O Globo
O contexto torna as regras mais facilmente
conversíveis em investimentos pouco ou nada equitativos e, pior, cooptados por
interesses escusos
Como nos ensinou Douglas North, e o
confirmou Daren Acemoglu falando sobre o desenvolvimento das nações, o aparato
institucional, o arcabouço normativo e a aderência dos órgãos a eles são
fatores tão importantes para o financiamento educacional quanto o são o volume,
a distribuição e a natureza dos investimentos.
Enquanto os últimos referem-se à
dimensão quantitativa dos gastos, os primeiros dizem respeito à sua qualidade.
O Brasil tem desafios a superar nas duas dimensões.
O noticiário recente sobre práticas nada
republicanas de distribuição de recursos do Fundo Nacional de Desenvolvimento
da Educação (FNDE) do Ministério da Educação (MEC) atravessa esse debate. As
suspeitas de improbidade jogam luz sobre a necessidade de mais transparência e
critérios técnicos na execução de políticas educacionais.
A maior fonte de financiamento da Educação, o Fundo Nacional de Desenvolvimento da Educação Básica e Valorização dos Profissionais do Magistério (Fundeb), foi modificada em 2020, com aumento do aporte da União ao Fundo, passando de 10% do total arrecadado por estados e municípios para 23% até 2026.

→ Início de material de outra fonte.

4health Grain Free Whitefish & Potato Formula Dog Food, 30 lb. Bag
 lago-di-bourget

Além disso, o novo desenho incorporou
mudanças significativas que aumentam a equidade e incentivam o retorno sobre os
investimentos, constituindo, assim, importante contribuição para melhorar a
qualidade deles.
Contudo, o Fundeb representa cerca de 60%
de todo o gasto público com educação no Brasil. Há, pois, uma série de receitas
e despesas “fora do Fundeb”. Em 2019, a União renunciou a R$ 8,8 bilhões com
apenas dois instrumentos ligados à educação: R$ 4,2 bilhões com deduções
educacionais no Imposto de Renda da Pessoa Física (IRPF) e R$ 4,8 bilhões com
isenções às entidades sem fins lucrativos (Cebas) que, por lei, devem conceder
bolsas a alunos vulneráveis em número igual ao de matrículas pagas nos cursos
que oferecem.
O Conselho de Monitoramento e Avaliação de
Políticas Públicas (Cmap) concluiu que, em 2019, o MEC não dispunha de um
sistema para registrar as bolsas concedidas pelas entidades com Cebas, uma
exigência legal para que obtenham a isenção tributária. Além disso, o MEC não
possuía mecanismos para avaliar os resultados da concessão do Cebas: acesso,
conclusão e nível de proficiência dos bolsistas.

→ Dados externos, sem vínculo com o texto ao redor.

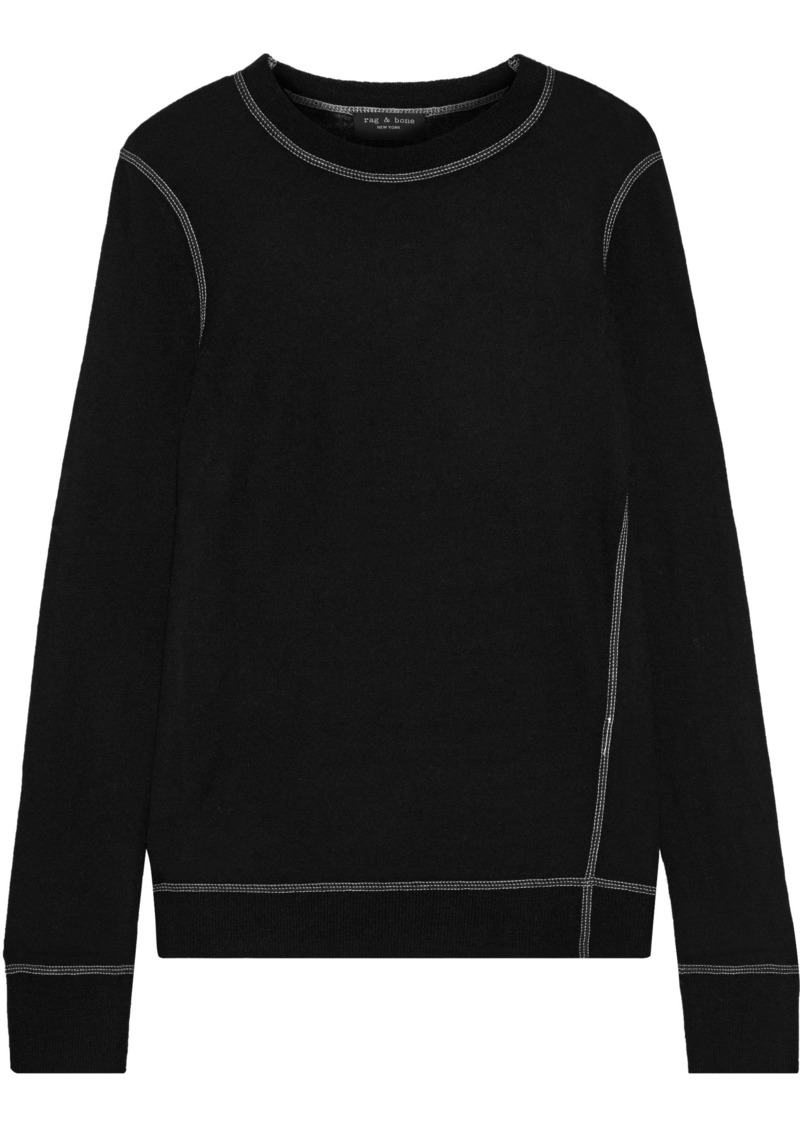 Rag & Bone Woman Marina Cashmere Sweater Black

Em suma, o Brasil não sabe quanto dos R$
4,8 bilhões que a União deixa de arrecadar (e, em parte, de repassar a estados
e municípios) contribui de fato para o acesso e o aprendizado de estudantes
atendidos por essas entidades.
Em outro relatório do Cmap, foi indicada a
necessidade de aprimorarmos as regras do Programa Nacional de Alimentação
Escolar, porque ele é “levemente regressivo” — transfere proporcionalmente mais
recursos para entes federados mais ricos. Há também melhorias a serem feitas
nas demais transferências obrigatórias do MEC, como o salário educação e o
programa de apoio ao transporte escolar.
Por que tornar essas regras mais
equitativas não é uma prioridade nacional?

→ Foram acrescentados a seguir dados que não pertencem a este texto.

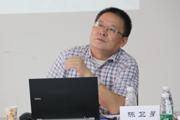 中山大学传播与设计学院教授,中国传媒大学国际传播研究中心主任陈卫星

No caso das deduções do IRPF, dados mostram
que o mecanismo beneficia majoritariamente os mais ricos. Segundo o Ministério
da Economia, em 2019, 79% das deduções em educação no IRPF beneficiavam as
famílias pertencentes aos 20% mais ricos do país e quase metade das deduções se
concentrou na Região Sudeste.
Se nas transferências obrigatórias há
fórmulas não equitativas e lacunas de implementação que impedem conhecer seus
produtos e menos ainda seus resultados, no caso das discricionárias o
regramento é ainda mais frouxo. Não à toa, as suspeitas de apropriação do
Orçamento por um “gabinete paralelo” no MEC estão associadas às transferências
discricionárias do FNDE.
O contexto torna as regras mais facilmente
conversíveis em investimentos pouco ou nada equitativos e, pior, cooptados por
interesses escusos, mormente quando a liderança política fragiliza as regras e
afasta do processo a burocracia tecnicamente qualificada e politicamente
independente.
Dados os nossos enormes desafios
educacionais e níveis de desigualdade, precisamos assegurar que as instituições
e as regras para a alocação dos recursos públicos beneficiem prioritariamente
os estudantes, as escolas e as regiões mais pobres do país, sob pena de, mesmo
aumentando os gastos, não conseguirmos reduzir a distância que separa os mais
vulneráveis dos privilegiados. Isso é o que se chama equidade.